Despite not eating sugar since the end of December, my default reaction is to scavenge for sweet things; hunting through the communal spaces for leftover biscuits and homemade cupcakes going slightly crusty at the edges. The ravening wolf has taken over: logic and reason swept aside by the visceral drive to deaden feeling. Disappointment has asked me to dance and I'm fleeing through the hallways: twisting, turning, evading, avoiding; I can't face it yet, don't know how to deal with the feeling, can't bear the deadening weight settling in the pit of my stomach.

I duck and dive for 2 days of carbohydrate-craziness until the physical symptoms of over-indulgence become so uncomfortable that I'm forced to consider whether I might be better off taking my place on the dancefloor. I do what I teach: I get quiet and still and I listen.

At first there's a fairground attractions level of distraction: the equivalent of flashing lights and blasts of music pulling my attention here, there, scattered anywhere. I have to wait for this to pass before I can tune in to what I'm feeling and why.

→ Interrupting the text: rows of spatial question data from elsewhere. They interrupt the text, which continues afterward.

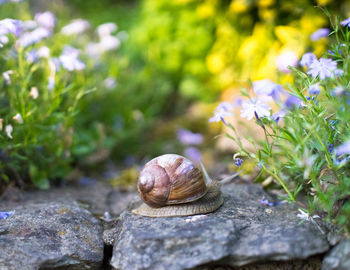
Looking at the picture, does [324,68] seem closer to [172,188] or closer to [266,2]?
[172,188]

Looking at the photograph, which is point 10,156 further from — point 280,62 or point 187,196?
point 280,62

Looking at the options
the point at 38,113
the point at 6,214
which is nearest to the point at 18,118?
the point at 38,113

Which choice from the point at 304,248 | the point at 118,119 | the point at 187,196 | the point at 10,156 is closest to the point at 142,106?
the point at 118,119

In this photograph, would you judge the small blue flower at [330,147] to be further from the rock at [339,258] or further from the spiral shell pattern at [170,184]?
the spiral shell pattern at [170,184]

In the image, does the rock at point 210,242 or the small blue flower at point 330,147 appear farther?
the small blue flower at point 330,147

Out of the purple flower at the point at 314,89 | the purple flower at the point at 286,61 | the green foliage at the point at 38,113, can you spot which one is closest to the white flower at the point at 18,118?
the green foliage at the point at 38,113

I have a habit of denying emotion, of not knowing how to deal with it when it arrives and extends its hand. Overeating (especially sweet things) is a diversionary strategy I've practiced and honed for years: I employ it any and every time I feel something strongly: boredom, anger, frustration, loneliness, happiness. And this time, it comes to me eventually, disappointment.

Meditation has helped; I find it easier now to recognise that I'm experiencing something, to probe it gently and name it. I've learnt to scan for where the feeling has lodged itself, to acknowledge it, accept it. I'm creating a habit of checking in instead of out; knowing that the quicker I own whatever I'm feeling, the quicker it will fade away. It helps to get quiet and still and listen.

Disappointment has asked me to dance and, now, I'm ready to take to the floor.